*Görev tanımı*
Hayali iktidarın bir sonraki hamlesini soran metni hiçbir değişiklik yapmadan, baştan sona eksiksiz olarak döndür.

A Yorum
  Acilis Sayfasi Yap Sik Kullanilanlara Ekle  

   
A yorum Kurum
iletisim
login
yayin ilkeleri...



yazi dizileri Ekitap Radyo

Yazı karekteri : (+) Büyük | (-) Küçük

Hayali İktidarın Bir Sonraki Hamlesi Ne?

Kategori Kategori: Ayorum Güncel | Yorumlar 0 Yorum | Yazar Yazan: Tayfun Şahin | 24 Aralık 2013 10:17:43

Kendinizi tek başına iktidar olan bir hükümetin başında hayal edin. Diktatörlük hevesiniz olsun. Mesela biri size sosyoloji derse hiddetlenin; gözleriniz büyüsün; sesiniz çatallaşsın. Polisler gençleri öldürünce mutlu olun örneğin. Ülkeyi yıllar boyunca her türlü hukuksuzlukla yönetmiş olun ama asla ağlayan, çile çeken, işsiz kalan insanları anlamaya çalışmayın.

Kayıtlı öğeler
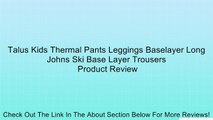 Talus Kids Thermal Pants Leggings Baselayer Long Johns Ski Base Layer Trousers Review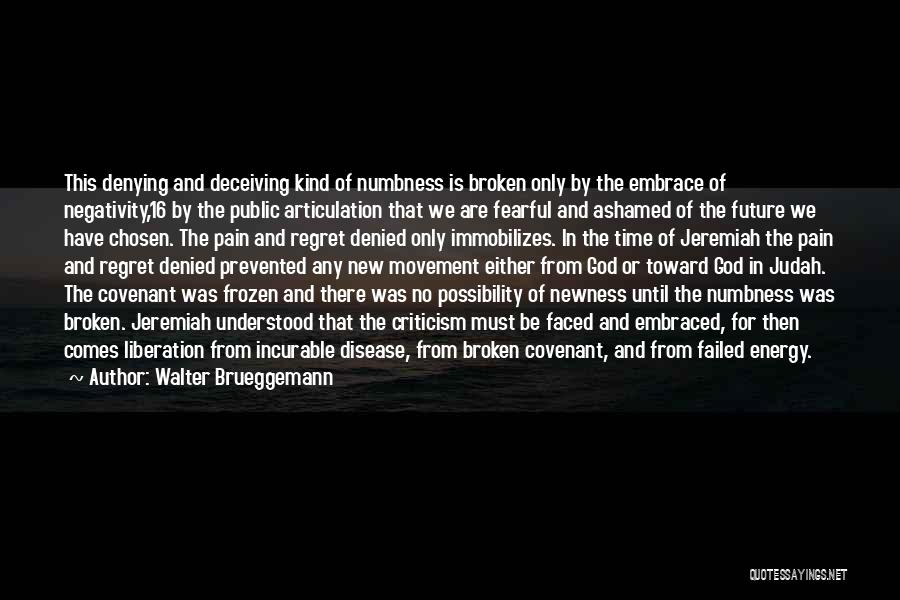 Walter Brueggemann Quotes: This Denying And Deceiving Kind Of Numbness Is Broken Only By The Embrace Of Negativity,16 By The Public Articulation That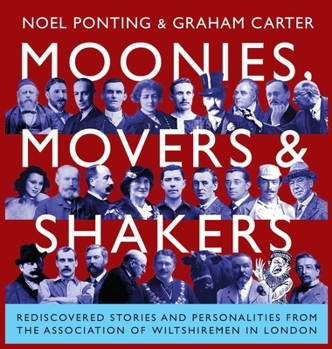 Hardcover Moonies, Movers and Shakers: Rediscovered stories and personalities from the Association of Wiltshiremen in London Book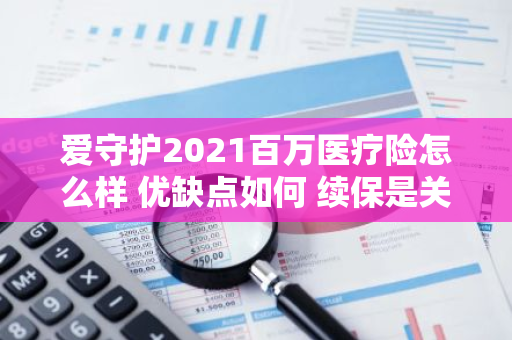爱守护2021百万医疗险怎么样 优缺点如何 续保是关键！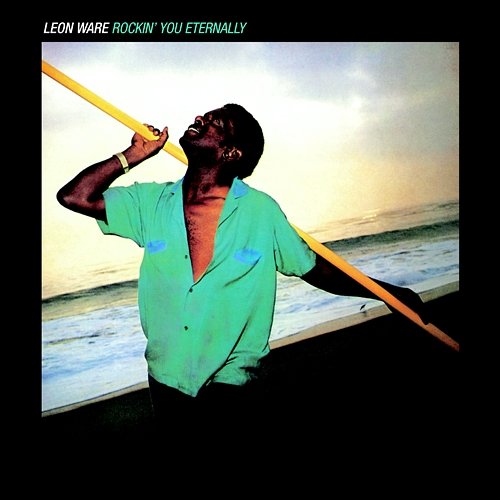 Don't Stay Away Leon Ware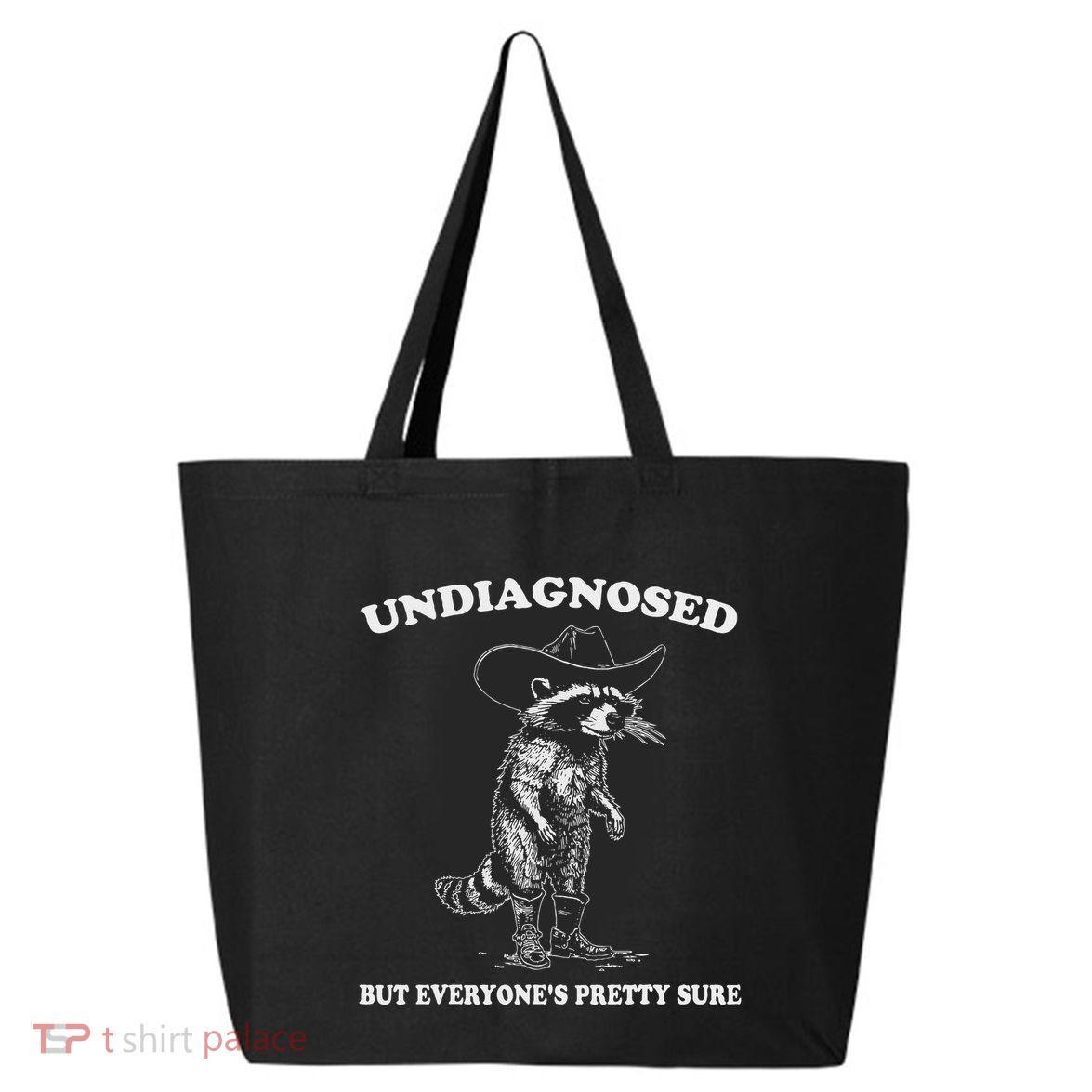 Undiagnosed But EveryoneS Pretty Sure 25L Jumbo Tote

*Beklenen çıktı*
A Yorum
  Acilis Sayfasi Yap Sik Kullanilanlara Ekle  

   
A yorum Kurum
iletisim
login
yayin ilkeleri...



yazi dizileri Ekitap Radyo

Yazı karekteri : (+) Büyük | (-) Küçük

Hayali İktidarın Bir Sonraki Hamlesi Ne?

Kategori Kategori: Ayorum Güncel | Yorumlar 0 Yorum | Yazar Yazan: Tayfun Şahin | 24 Aralık 2013 10:17:43

Kendinizi tek başına iktidar olan bir hükümetin başında hayal edin. Diktatörlük hevesiniz olsun. Mesela biri size sosyoloji derse hiddetlenin; gözleriniz büyüsün; sesiniz çatallaşsın. Polisler gençleri öldürünce mutlu olun örneğin. Ülkeyi yıllar boyunca her türlü hukuksuzlukla yönetmiş olun ama asla ağlayan, çile çeken, işsiz kalan insanları anlamaya çalışmayın.